List of tasks:
1 - Translate this sentence from the blog post into Spanish: "Did I tell you I’m writing this book in Seasons and Episodes as opposed to Sections and Chapters?"
2 - Please extend the blog post about the writer's book and eating habits, picking up right after its final sentence.

Document segment:
Did I tell you I’m writing this book in Seasons and Episodes as opposed to Sections and Chapters? It’s because it started out as a sit-com and it just wants to go that way so I’m letting it. Anyway. Greybird’s replacement character is a cinch because it’s a height-wary actual bird whose resemblance to Greybird, who had his own troubles with heights, is so strong that everybody believes it’s actually him. So that’s fun to write about because suspension of disbelief is boundless and although he’s no Jonathan Livingston, he’s a heroic little guy. And I can’t wait to introduce Avo’s replacement, Gideon, a homeless gentleman who sleeps on the bench outside of Clutterbucks and who, Daphne discovers long after hiring him, was her music teacher in high school.
So those are some of my Ideas Of March. How about you?
I’m looking forward to it, whatever “it” is, in part because it’s almost spring and in part because weekends will be mine again and I’ll get lots of gallop writing done and also it will be a time of delicious things to eat that aren’t bad for you which means basically I’ll go back to my regular way of eating which I know is stupid trendy right now but whatev. I like yogurt and cheese and avocado and berries and fish and all kinds of vegetables and don’t really give much of a hoot for anything else unless it’s extraordinary bread and even then I can control myself, mostly, most of the time.
Unless I am stressed, in which case I go high-fat AND high-carb, which is regrettable, but brief. Mostly.

Saved data entries:
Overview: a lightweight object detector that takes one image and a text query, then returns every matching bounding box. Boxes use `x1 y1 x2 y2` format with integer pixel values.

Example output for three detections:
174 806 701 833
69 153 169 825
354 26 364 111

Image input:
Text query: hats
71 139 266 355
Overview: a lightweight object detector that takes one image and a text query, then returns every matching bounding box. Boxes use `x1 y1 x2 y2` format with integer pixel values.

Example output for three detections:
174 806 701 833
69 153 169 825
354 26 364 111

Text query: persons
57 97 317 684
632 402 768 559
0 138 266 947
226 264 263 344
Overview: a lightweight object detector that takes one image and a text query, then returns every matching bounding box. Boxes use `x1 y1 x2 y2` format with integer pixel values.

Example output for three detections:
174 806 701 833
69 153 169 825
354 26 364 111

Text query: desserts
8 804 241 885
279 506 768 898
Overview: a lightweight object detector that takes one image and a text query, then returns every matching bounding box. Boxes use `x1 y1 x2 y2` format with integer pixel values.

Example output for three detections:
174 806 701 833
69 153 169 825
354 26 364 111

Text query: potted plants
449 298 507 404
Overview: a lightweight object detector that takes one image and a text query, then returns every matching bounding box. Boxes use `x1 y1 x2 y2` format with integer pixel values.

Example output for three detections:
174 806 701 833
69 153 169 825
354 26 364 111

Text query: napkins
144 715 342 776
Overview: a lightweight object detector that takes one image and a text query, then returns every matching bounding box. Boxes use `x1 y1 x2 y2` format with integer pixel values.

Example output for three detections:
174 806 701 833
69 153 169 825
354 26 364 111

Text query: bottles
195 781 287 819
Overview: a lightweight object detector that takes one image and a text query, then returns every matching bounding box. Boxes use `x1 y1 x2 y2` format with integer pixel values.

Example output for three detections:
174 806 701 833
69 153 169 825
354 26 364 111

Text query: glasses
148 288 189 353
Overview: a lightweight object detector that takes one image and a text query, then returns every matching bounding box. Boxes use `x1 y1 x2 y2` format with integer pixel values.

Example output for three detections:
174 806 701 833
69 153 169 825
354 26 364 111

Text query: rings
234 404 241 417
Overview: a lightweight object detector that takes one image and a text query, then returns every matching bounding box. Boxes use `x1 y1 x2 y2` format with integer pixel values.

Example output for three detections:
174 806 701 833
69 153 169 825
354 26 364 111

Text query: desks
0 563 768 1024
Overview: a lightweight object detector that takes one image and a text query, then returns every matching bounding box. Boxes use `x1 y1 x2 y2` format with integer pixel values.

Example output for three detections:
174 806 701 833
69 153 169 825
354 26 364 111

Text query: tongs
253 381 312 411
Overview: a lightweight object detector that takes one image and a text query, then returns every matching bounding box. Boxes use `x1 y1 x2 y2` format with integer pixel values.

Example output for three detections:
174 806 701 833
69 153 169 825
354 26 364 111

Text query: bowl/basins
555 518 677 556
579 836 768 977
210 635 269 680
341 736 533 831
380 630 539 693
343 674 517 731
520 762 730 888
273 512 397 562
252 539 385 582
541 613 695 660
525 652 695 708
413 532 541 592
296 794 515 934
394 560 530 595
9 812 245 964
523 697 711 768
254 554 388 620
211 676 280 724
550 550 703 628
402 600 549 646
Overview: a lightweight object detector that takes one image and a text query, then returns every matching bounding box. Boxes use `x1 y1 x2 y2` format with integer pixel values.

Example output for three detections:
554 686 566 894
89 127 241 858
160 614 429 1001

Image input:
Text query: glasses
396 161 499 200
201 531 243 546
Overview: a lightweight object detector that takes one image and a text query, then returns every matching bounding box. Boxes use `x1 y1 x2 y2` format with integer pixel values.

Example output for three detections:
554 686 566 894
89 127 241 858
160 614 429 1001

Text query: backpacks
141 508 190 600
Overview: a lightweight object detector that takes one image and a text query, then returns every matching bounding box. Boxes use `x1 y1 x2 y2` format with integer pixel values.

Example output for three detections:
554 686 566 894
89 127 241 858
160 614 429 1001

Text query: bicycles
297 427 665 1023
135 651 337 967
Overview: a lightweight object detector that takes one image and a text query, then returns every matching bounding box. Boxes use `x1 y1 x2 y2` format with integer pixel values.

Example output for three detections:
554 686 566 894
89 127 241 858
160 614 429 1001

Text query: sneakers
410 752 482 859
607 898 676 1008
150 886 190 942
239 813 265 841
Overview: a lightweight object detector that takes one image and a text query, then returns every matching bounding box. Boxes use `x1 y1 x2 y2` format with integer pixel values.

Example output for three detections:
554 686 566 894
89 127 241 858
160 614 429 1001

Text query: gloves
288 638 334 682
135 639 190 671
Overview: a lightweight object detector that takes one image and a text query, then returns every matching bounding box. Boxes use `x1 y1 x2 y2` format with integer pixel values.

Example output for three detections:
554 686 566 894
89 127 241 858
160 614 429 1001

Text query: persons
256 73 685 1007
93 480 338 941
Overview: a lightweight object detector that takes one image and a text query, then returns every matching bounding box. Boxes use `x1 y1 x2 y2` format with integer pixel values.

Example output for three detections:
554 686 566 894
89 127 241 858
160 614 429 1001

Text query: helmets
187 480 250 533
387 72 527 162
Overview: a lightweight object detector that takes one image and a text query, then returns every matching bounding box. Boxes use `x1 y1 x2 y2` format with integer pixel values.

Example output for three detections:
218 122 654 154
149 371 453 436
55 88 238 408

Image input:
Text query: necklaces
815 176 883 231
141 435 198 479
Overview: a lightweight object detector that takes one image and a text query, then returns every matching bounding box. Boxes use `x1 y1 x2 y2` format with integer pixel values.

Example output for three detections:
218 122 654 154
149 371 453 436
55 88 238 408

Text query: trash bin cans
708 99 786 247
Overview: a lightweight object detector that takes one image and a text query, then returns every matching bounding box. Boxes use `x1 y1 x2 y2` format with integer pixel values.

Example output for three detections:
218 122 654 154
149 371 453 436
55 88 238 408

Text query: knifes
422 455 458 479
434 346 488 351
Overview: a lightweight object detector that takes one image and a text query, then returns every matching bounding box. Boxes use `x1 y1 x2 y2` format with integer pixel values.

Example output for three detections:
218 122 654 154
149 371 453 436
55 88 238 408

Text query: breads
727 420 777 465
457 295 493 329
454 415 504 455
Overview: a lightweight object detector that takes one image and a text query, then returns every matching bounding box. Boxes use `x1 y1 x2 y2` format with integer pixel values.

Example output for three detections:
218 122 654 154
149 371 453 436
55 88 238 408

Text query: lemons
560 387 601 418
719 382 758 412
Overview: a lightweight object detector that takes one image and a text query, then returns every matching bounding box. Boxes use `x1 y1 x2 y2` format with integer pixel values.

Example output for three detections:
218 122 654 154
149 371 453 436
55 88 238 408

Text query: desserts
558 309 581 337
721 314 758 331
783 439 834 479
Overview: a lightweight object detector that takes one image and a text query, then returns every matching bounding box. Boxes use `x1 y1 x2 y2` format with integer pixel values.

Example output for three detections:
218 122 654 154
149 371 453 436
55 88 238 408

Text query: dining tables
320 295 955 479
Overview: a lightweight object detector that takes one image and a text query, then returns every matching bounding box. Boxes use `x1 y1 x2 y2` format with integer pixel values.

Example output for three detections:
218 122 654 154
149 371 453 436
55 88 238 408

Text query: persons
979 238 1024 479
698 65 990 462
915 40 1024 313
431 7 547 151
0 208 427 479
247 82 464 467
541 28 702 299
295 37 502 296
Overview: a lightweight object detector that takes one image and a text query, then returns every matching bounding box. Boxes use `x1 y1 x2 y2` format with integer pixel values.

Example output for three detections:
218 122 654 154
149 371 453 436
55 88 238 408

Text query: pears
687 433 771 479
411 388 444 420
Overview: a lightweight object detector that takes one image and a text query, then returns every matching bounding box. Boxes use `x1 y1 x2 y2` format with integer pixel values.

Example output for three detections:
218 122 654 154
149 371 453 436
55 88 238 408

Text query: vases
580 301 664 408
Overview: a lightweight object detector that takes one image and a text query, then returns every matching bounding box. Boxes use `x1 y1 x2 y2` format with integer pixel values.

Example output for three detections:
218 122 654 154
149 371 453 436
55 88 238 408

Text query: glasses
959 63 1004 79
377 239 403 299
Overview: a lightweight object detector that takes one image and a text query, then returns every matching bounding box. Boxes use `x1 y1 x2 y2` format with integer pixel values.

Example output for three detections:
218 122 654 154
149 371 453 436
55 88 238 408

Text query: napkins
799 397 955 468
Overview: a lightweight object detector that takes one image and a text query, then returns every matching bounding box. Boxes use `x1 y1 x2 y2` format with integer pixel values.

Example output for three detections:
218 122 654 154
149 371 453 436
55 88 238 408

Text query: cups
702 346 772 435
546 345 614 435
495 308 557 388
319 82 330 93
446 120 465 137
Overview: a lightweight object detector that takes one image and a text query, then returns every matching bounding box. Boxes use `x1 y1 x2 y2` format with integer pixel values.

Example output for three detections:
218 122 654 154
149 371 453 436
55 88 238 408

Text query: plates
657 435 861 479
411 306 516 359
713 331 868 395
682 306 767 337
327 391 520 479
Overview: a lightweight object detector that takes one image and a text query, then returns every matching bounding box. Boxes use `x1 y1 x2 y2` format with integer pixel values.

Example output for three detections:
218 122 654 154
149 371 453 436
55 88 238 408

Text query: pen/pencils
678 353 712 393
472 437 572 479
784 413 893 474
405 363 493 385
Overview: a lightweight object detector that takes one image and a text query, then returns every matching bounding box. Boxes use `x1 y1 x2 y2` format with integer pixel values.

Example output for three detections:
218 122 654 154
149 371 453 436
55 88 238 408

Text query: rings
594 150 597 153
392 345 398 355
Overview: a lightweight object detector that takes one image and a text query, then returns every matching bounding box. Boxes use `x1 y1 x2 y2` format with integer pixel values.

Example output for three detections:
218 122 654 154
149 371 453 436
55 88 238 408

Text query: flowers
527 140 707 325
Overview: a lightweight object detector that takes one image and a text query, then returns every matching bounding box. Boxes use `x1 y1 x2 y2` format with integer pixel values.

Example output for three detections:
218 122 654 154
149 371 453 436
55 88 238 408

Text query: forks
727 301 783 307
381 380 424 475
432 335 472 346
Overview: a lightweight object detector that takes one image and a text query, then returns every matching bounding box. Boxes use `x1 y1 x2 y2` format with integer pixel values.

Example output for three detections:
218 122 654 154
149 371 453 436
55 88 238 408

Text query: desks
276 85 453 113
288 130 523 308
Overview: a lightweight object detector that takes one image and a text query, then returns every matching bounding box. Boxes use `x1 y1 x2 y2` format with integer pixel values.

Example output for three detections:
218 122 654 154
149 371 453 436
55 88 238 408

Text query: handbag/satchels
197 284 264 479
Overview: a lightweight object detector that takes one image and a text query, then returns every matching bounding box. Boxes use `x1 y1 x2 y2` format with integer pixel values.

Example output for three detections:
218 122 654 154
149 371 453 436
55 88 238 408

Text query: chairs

Results in order:
1 - ¿Te conté que estoy escribiendo este libro en Temporadas y Episodios en lugar de Secciones y Capítulos?

2 -
Also I will get back to the gym where I belong in the early morning hours rather than being in the company of those pushy 7am GO train over-achievers, although I think they might miss me because they won’t have anybody to glare at. Can’t wait to slouch on the platform with my own coffee-guzzling-9:30-train peeps who don’t get all weird when I type loud.
The actual Ides of March: A History Lesson
I wouldn’t say the Romans did things the easy way – I mean take a look at the way they settled a grudge for instance – but I also think maybe there was no easy way back in double-digit BC.
They did not number days of a month from the first to the last for instance. Oh no. Instead, they counted back from three fixed points of the month, one of them being the Ides which was the 13th of most months, but the 15th of a few, including March. These dates were determined by the full moon, and in the earliest calendar, the Ides of March would have been the first full moon of the new year.
So there were Ides of Other Months, too, and the only reason the Ides of March became notorious was because it was the date of the assassination of Julius Caesar and so became a turning point in Roman history.
In modern times, the Ides of March is best known as the date my parents were married
But back to Julius Caesar. He was stabbed to death at a meeting of the Senate in 44 BC, an event led by Brutus and Cassius and a shitload of co-conspirators.
A seer had warned that harm would come to Caesar no later than the Ides of March and on his way to the Theatre of Pompey, where he would be assassinated, Caesar passed the seer and joked, “The Ides of March are come”, implying that the prophecy had not been fulfilled, to which the seer replied, “Aye, Caesar; but not gone.”
Which among other things goes to show you how long the semi-colon has been puzzling mankind
This meeting is dramatised in Shakespeare’s Julius Caesar when Caesar is warned by the soothsayer to “beware the Ides of March.”
“Don’t send an Anniversary Card,” my mother used to joke, “send a Sympathy Card.”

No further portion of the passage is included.